Energy Infrastructure Company Gains Data Visibility Through File Analysis
In this case study
An owner of one of the largest energy networks in North America was managing a large file repository that had been accumulating two decades worth of data on their network-attached storage (NAS) platform.
Why did they have so much legacy data?
Every time the organization needed more storage capacity, or whenever hardware expired, the company's IT team would purchase additional storage and move all the data, regardless of current relevance or use.
With goals to reduce storage capacity and costs as well as develop processes to audit consumption, the energy infrastructure company knew that they needed to clean up their data and identify active and dormant users and applications before any migration could occur. However, they didn't have the capability to capture the necessary information to determine which files should remain on the primary storage, which should be safely downgraded to lower storage tiers, and which should be considered for deletion.
To perform the data file audit needed to meet their goals, the company partnered with WWT to discover, classify and analyze data usage patterns and file attributes and provide recommendations on how to move forward with the information.

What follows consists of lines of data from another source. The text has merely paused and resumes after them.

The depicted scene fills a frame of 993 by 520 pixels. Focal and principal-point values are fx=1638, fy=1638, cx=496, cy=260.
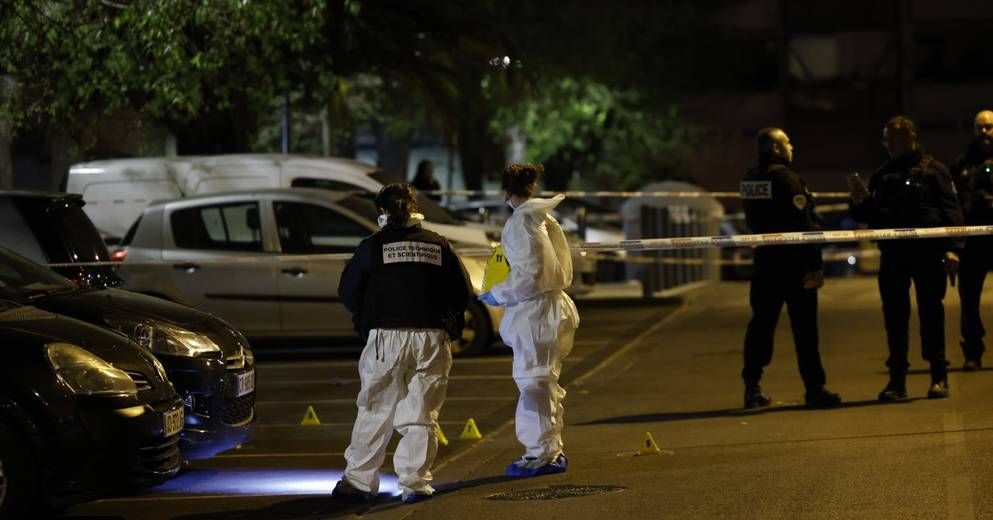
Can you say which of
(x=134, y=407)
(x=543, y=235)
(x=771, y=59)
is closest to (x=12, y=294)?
(x=134, y=407)

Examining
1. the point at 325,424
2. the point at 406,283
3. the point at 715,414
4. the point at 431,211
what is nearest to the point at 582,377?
the point at 715,414

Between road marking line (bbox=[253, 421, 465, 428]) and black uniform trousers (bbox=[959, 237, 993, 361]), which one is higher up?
black uniform trousers (bbox=[959, 237, 993, 361])

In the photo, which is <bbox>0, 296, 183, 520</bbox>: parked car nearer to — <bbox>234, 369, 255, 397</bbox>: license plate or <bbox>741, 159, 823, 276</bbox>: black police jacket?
<bbox>234, 369, 255, 397</bbox>: license plate

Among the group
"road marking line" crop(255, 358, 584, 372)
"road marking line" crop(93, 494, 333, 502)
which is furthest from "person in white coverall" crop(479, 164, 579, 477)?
"road marking line" crop(255, 358, 584, 372)

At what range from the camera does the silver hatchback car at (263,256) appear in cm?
1514

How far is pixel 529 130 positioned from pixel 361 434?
26.9 meters

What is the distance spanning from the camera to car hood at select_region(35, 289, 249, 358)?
29.4ft

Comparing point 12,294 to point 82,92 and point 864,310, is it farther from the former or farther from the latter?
point 864,310

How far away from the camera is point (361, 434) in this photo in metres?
8.17

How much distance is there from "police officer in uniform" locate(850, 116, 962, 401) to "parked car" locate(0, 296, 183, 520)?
506 centimetres

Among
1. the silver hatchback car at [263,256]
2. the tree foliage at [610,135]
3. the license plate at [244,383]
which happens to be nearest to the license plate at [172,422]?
the license plate at [244,383]

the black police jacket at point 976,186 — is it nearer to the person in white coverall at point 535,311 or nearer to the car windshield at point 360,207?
the person in white coverall at point 535,311

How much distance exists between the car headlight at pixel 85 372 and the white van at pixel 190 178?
958cm

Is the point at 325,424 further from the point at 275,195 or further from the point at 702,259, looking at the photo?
the point at 702,259
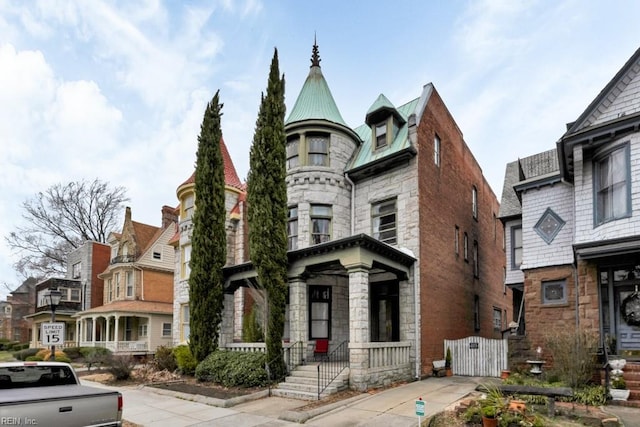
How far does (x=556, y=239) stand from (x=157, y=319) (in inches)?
976

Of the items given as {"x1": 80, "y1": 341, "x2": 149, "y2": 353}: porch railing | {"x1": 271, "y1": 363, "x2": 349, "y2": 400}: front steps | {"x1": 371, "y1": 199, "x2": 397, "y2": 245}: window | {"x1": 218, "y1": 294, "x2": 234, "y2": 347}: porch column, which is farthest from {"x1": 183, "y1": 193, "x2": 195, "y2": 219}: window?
{"x1": 271, "y1": 363, "x2": 349, "y2": 400}: front steps

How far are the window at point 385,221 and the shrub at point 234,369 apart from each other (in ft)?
20.4

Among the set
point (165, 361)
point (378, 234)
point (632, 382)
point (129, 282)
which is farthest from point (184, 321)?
point (632, 382)

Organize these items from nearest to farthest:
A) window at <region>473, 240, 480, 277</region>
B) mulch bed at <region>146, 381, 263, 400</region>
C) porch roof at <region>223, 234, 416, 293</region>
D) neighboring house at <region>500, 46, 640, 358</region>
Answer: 1. neighboring house at <region>500, 46, 640, 358</region>
2. mulch bed at <region>146, 381, 263, 400</region>
3. porch roof at <region>223, 234, 416, 293</region>
4. window at <region>473, 240, 480, 277</region>

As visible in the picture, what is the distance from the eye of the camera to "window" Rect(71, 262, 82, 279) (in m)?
39.3

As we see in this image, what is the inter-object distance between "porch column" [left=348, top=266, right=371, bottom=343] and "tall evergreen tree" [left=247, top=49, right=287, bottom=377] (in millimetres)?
2545

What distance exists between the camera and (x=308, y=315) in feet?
55.2

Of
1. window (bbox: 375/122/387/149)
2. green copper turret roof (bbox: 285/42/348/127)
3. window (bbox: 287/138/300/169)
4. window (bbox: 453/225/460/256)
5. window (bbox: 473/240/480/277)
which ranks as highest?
green copper turret roof (bbox: 285/42/348/127)

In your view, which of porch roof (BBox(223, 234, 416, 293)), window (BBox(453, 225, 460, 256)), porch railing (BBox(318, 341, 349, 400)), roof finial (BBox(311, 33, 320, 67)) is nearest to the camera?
porch railing (BBox(318, 341, 349, 400))

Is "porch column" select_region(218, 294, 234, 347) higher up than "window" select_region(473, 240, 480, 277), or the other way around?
"window" select_region(473, 240, 480, 277)

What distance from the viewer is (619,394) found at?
33.0 ft

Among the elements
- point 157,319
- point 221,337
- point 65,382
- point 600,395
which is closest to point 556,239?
point 600,395

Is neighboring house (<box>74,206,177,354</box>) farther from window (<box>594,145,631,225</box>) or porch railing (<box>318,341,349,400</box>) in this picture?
window (<box>594,145,631,225</box>)

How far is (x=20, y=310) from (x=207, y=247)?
56.4 meters
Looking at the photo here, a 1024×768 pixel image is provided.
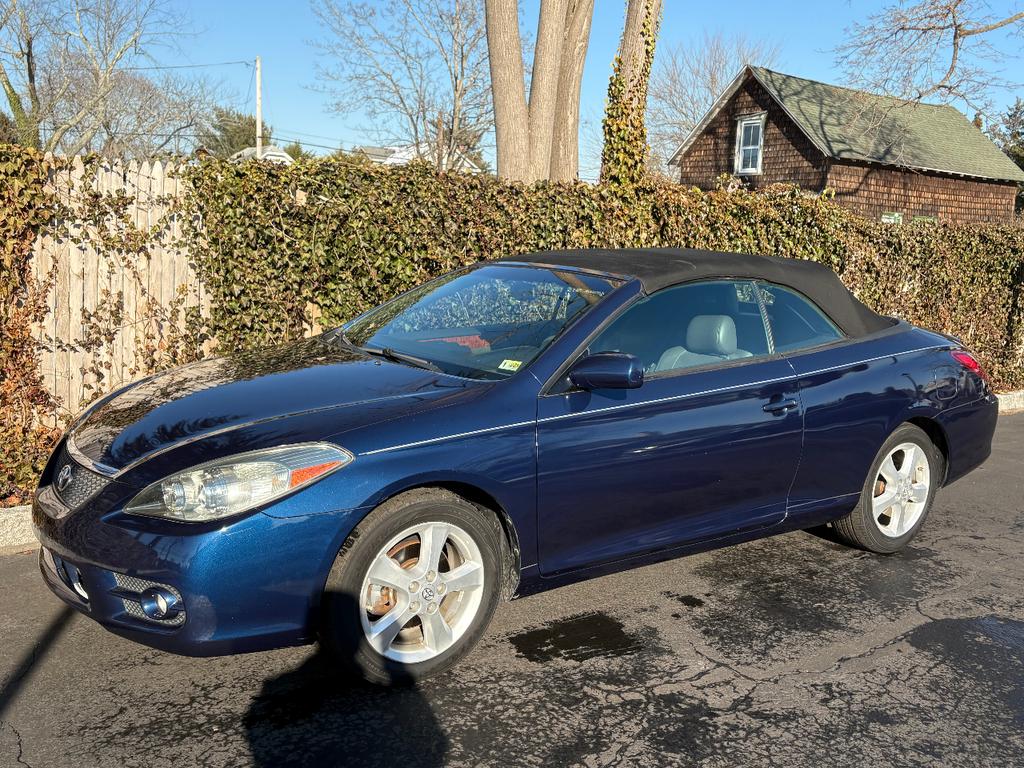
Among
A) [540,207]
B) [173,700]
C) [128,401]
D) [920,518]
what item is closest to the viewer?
[173,700]

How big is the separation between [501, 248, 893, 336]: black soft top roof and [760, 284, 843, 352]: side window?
0.05 metres

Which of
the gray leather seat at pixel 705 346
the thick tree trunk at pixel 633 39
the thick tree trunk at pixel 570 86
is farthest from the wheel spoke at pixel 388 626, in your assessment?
the thick tree trunk at pixel 570 86

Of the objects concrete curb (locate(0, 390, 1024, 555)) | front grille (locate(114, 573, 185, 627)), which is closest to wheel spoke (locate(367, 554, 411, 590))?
front grille (locate(114, 573, 185, 627))

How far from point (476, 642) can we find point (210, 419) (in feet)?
4.35

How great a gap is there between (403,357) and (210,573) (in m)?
1.52

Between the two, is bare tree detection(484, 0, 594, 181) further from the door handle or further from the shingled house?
the shingled house

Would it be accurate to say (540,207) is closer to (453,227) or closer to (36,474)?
(453,227)

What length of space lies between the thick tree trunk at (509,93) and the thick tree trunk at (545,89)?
0.53 feet

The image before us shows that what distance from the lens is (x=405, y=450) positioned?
342 centimetres

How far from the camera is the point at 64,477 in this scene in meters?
3.66

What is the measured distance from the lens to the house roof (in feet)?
97.2

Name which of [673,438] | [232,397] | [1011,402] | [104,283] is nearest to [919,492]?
[673,438]

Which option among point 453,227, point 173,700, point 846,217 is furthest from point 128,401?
point 846,217

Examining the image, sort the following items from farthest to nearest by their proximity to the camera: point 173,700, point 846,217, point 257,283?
point 846,217 → point 257,283 → point 173,700
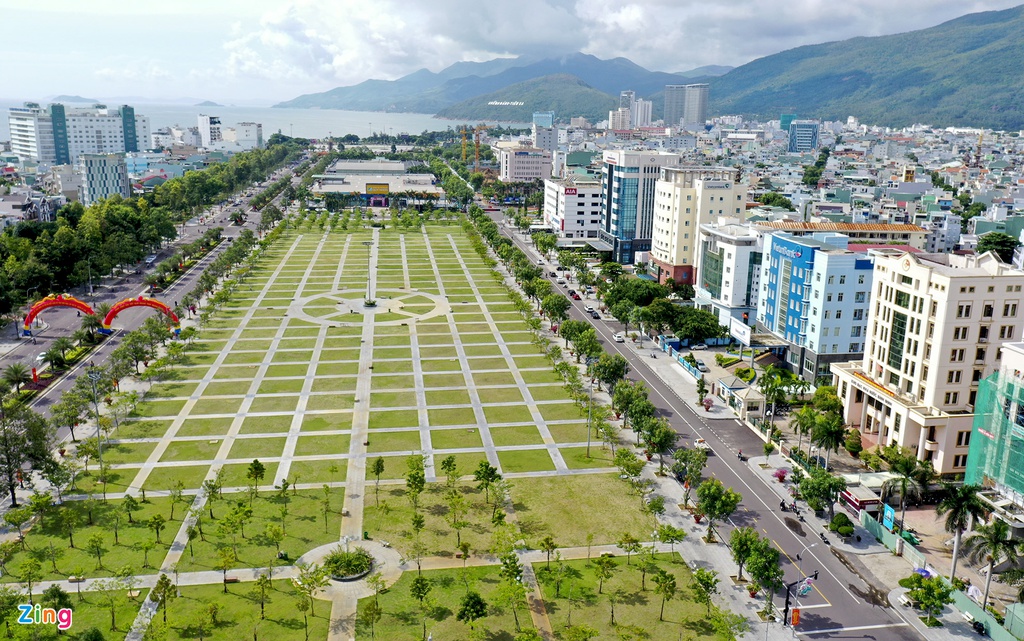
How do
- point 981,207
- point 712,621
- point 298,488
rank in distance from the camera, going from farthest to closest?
point 981,207, point 298,488, point 712,621

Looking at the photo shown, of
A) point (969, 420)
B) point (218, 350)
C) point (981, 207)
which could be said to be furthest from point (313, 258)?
point (981, 207)

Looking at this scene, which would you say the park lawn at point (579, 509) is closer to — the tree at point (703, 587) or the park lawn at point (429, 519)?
the park lawn at point (429, 519)

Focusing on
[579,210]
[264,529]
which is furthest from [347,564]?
[579,210]

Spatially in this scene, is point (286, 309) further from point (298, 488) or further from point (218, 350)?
point (298, 488)

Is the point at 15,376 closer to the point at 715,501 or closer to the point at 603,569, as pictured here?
the point at 603,569

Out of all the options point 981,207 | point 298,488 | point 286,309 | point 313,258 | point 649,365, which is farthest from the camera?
point 981,207

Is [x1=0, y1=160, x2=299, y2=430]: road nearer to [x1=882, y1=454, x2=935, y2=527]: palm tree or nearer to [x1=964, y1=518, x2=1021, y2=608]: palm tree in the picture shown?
[x1=882, y1=454, x2=935, y2=527]: palm tree

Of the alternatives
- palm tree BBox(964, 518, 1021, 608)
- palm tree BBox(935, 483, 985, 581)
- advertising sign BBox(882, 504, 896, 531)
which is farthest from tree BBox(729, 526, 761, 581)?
advertising sign BBox(882, 504, 896, 531)
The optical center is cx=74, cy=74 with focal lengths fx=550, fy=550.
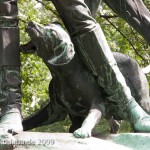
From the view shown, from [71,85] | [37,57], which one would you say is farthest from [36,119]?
[37,57]

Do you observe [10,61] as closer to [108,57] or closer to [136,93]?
[108,57]

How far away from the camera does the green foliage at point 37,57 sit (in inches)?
331

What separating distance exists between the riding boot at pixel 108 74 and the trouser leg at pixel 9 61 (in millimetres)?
476

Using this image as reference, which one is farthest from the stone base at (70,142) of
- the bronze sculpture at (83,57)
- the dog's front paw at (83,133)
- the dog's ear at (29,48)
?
the dog's ear at (29,48)

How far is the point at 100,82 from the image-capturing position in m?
4.25

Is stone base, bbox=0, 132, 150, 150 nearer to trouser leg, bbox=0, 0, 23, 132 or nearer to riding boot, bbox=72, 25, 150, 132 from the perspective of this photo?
riding boot, bbox=72, 25, 150, 132

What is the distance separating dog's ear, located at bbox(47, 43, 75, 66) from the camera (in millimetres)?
3990

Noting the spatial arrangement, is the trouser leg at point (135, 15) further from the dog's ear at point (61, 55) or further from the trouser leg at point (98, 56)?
the dog's ear at point (61, 55)

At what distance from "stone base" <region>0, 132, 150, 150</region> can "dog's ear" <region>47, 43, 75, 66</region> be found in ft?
1.74

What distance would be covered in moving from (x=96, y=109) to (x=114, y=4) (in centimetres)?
94

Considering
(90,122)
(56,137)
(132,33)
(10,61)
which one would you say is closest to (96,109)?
(90,122)

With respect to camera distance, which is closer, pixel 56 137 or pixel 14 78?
pixel 56 137

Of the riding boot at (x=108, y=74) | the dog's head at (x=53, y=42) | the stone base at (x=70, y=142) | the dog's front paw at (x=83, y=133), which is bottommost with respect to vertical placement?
the stone base at (x=70, y=142)

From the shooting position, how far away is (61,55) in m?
4.00
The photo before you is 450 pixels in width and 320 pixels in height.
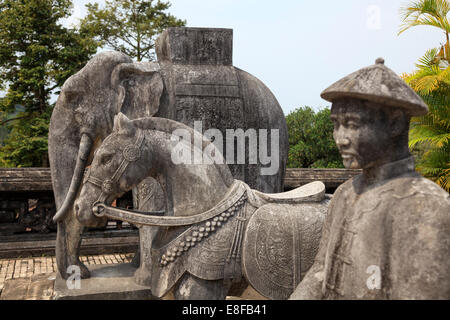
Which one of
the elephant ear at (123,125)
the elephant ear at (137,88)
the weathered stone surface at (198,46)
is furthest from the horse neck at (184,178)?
the weathered stone surface at (198,46)

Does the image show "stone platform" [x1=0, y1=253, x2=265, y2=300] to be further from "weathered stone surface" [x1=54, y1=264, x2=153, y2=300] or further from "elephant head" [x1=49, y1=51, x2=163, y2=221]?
"elephant head" [x1=49, y1=51, x2=163, y2=221]

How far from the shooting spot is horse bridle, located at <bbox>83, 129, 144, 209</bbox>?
2734 mm

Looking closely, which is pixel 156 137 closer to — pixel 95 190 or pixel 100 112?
pixel 95 190

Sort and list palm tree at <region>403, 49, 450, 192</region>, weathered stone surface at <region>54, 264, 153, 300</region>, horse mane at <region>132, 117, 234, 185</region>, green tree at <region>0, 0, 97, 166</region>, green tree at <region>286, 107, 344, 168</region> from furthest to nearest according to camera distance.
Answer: green tree at <region>286, 107, 344, 168</region>, green tree at <region>0, 0, 97, 166</region>, palm tree at <region>403, 49, 450, 192</region>, weathered stone surface at <region>54, 264, 153, 300</region>, horse mane at <region>132, 117, 234, 185</region>

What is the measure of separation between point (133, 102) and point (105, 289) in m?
1.71

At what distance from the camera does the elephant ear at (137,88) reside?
3893 millimetres

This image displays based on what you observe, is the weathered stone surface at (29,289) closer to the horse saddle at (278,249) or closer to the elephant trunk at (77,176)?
the elephant trunk at (77,176)

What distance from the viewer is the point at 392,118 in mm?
1606

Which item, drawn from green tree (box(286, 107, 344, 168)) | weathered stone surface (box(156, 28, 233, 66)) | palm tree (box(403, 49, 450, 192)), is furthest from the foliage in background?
green tree (box(286, 107, 344, 168))

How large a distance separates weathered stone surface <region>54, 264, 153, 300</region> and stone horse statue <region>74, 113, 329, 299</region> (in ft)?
2.72

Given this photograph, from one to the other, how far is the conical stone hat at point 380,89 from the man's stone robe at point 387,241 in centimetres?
24

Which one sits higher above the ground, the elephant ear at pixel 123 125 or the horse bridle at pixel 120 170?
the elephant ear at pixel 123 125
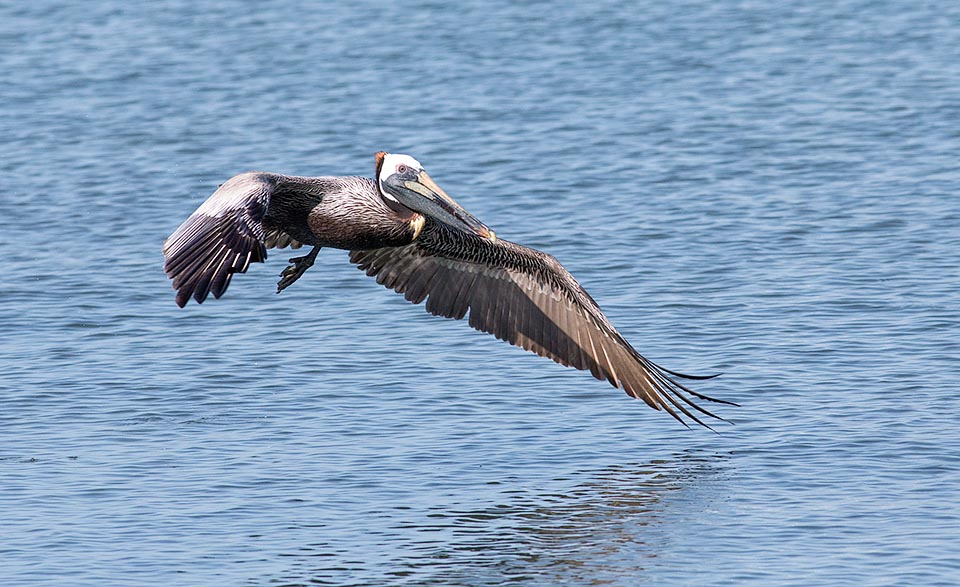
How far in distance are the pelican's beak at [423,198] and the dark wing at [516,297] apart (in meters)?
0.57

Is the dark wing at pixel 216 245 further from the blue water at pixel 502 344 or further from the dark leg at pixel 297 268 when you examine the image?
the blue water at pixel 502 344

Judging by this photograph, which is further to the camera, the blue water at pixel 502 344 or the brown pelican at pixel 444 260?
the brown pelican at pixel 444 260

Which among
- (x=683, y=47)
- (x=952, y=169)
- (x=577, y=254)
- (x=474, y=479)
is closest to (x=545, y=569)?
(x=474, y=479)

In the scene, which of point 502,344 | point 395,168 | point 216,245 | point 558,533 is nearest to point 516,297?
point 395,168

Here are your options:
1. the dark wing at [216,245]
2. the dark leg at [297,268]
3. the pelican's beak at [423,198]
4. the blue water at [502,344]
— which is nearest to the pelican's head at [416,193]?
the pelican's beak at [423,198]

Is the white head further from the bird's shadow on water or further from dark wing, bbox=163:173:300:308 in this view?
the bird's shadow on water

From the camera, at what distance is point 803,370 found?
13156 mm

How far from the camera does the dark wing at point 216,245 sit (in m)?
9.09

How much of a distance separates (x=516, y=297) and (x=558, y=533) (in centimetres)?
202

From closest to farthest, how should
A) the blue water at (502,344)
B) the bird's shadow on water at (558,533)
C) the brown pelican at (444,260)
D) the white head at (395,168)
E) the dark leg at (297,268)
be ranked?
the bird's shadow on water at (558,533) < the blue water at (502,344) < the brown pelican at (444,260) < the white head at (395,168) < the dark leg at (297,268)

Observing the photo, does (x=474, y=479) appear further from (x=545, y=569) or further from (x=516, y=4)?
(x=516, y=4)

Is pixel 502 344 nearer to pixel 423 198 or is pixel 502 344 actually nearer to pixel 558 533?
pixel 423 198

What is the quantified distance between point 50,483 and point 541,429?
3307 mm

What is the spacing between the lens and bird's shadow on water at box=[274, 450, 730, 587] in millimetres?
9812
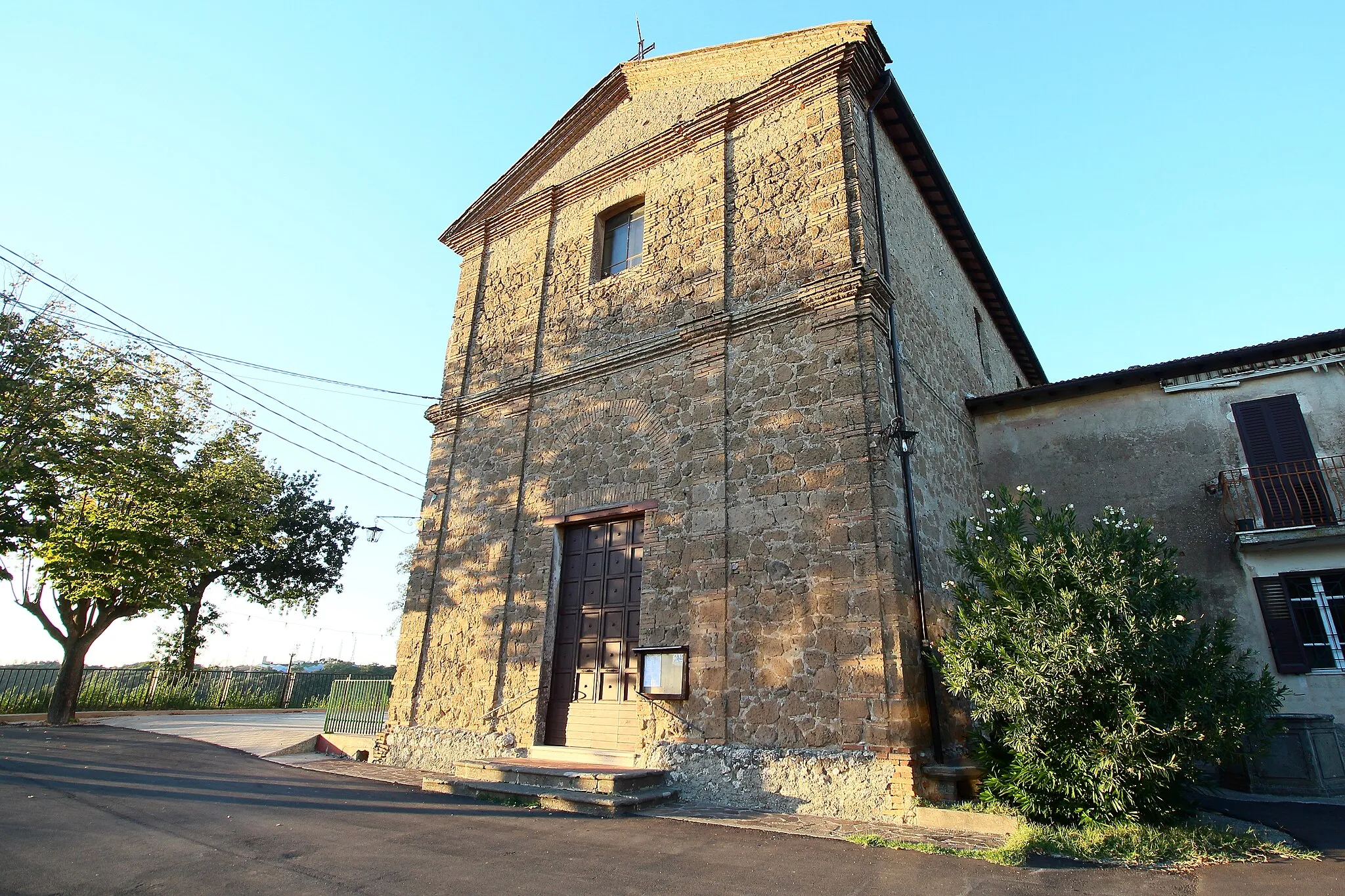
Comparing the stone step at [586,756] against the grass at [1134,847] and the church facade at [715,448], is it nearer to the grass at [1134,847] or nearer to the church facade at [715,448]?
the church facade at [715,448]

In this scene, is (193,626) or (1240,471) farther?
(193,626)

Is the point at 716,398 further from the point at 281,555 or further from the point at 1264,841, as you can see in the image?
the point at 281,555

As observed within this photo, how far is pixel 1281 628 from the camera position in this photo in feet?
28.8

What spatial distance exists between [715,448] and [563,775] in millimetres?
4175

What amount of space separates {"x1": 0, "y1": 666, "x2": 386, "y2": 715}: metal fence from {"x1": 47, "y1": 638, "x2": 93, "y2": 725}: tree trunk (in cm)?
221

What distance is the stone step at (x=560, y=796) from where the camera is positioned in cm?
689

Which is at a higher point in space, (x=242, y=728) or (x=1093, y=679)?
(x=1093, y=679)

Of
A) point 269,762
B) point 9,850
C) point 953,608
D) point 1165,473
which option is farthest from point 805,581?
point 269,762

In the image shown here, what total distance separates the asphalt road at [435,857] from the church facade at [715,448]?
5.69ft

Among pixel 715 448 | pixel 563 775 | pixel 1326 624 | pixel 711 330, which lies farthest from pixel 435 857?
pixel 1326 624

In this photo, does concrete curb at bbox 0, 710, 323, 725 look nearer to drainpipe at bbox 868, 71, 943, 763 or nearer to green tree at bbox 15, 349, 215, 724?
green tree at bbox 15, 349, 215, 724

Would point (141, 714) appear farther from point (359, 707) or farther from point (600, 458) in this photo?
point (600, 458)

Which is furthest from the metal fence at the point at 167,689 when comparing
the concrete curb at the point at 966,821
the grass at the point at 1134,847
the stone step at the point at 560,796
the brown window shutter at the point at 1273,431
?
the brown window shutter at the point at 1273,431

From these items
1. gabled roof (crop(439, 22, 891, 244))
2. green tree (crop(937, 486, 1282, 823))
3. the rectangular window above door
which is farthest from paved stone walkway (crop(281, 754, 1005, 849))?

In order to gain a better understanding of the customer's existing operational practices and storage services, we started with the discovery process, which would help develop short- and long-term strategies based on the customer's current state assessment and future state vision. As part of this process, we conducted interviews with the storage team to identify challenges, opportunities, and a list of associated services or applications that would be the focus of the assessment and determine the scope of directory structures to be evaluated.
We then used the Datavoss Rapid File Analysis (RFA) engine, which ingested the production data and extracted it into meaningful metrics to identify the top use cases across five selected mount points on the production arrays. The data collected was profiled by age, size and owner, allowing us to determine the top 20 active users/applications of data and the top 20 users/applications that have not been active in the past five years.
We shared insights from the assessment with the client in a matter of weeks as opposed to months if the client had attempted to do the analysis themselves. The insights were also presented on a granular level that the customer would not have been able to achieve without the Datavoss RFA engine, giving them better visibility of their file environment's structure.
The findings from the assessment will allow the client to determine retention and tiering policies that help optimize the use of storage resources and increase efficiencies. By better defining and implementing these policies, the client not only reduces their file footprint but will also mitigate their exposure to potential cyber-attacks.
In addition to the data analysis, we provided pricing evaluations for keeping the client's archive data on-premises as well as moving it to less costly on-premises tiers and the public cloud. Implementing these tiering recommendations would further reduce the usage of their primary storage and realize cost savings.
Once the client completes the initial cleanup of the production data, they can duplicate this practice for the rest of their environment as well as other types of storage.